[YOUR TASKS]
1/ In the forum thread on telling konigsi and ngara juveniles apart, how big does the original poster say the fish are?
2/ Name every distinct username that posts in the forum thread comparing konigsi and ngara mdoka juveniles.
3/ Extend the forum thread comparing konigsi and ngara mdoka juveniles, starting after its final post.

[EXERCISE PASSAGE]
# konigsi (mbenge regal) vs ngara mdoka



## peteybertrand (Aug 20, 2014)

I recently ordered some fish off like the two in question look pretty much identical to each other. They are both juveniles. The only difference I see is one is "darker" than the other. The bad part is one died sunday and I have no idea which one he was. Any way of determining the one I still have would be?


----------



## lilscoots (Mar 13, 2012)

if it's male, wait til it grows and colors up, it it's female, you'll never know.


----------



## peteybertrand (Aug 20, 2014)

I was goin to avoid that if I could because they are around 2" and get along great. I thought if I get them younger that they may not be soo territorial when they get older. I just dont like adding fish when the other have been together for sometime. That way the new one doesnt get run out of the pack


----------



## lilscoots (Mar 13, 2012)

You're kind of out of luck, unless they're colored, it's impossible to tell most peacocks apart. There are some with very different mouths but those two don't.


----------



## lilscoots (Mar 13, 2012)

also, as similar as they are colored it'd be quite some time even when they do color up. sorry.


----------



## noki (Jun 13, 2003)

Actually you may be able to tell them apart somewhat.

Ngara juveniles have faint thinner bars on brownish body, similar to most Stuartgranti races.

Koningsi "Mbenji" juveniles tend to have thicker bars that are less neat and more pronounced. They look somewhat different from most other Stuartgranti types. Fish do vary thou, and change with mood.

[MATERIAL PROVIDED]
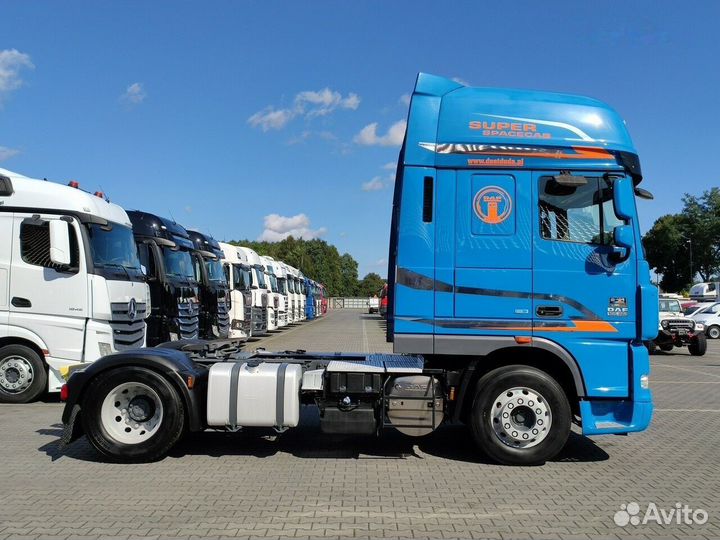 Тягач DAF XF105.460 E5 в разборе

[RESPONSES PER TASK]
1/ Around 2 inches.

2/ peteybertrand, lilscoots, noki

3/
----------



## noki (Jun 13, 2003)

Koningsi males also have more of a black edge to the fins
http://www.davesfish.com/images/Aulonocara koningsi.jpg


----------



## peteybertrand (Aug 20, 2014)

The one that died it was easy to tell the barring. His "flesh" color was lighter. But the one I currently have he is very dark. Hard to see barring on him. But I think hes dark because his blue is coming in, as he's approching 3". So I think I have the ngara mdoka that is alive.


----------



## peteybertrand (Aug 20, 2014)

this is the one that I still have


----------



## noki (Jun 13, 2003)

Yes, the other one sounds like a Koningsi. That would make the one left as the Ngara, thou it is impossible to tell exactly what that one is.

Ngara male gets a blue head and dorsal first, the side gets more yellow than you would think at first until the male gets full color.


----------



## peteybertrand (Aug 20, 2014)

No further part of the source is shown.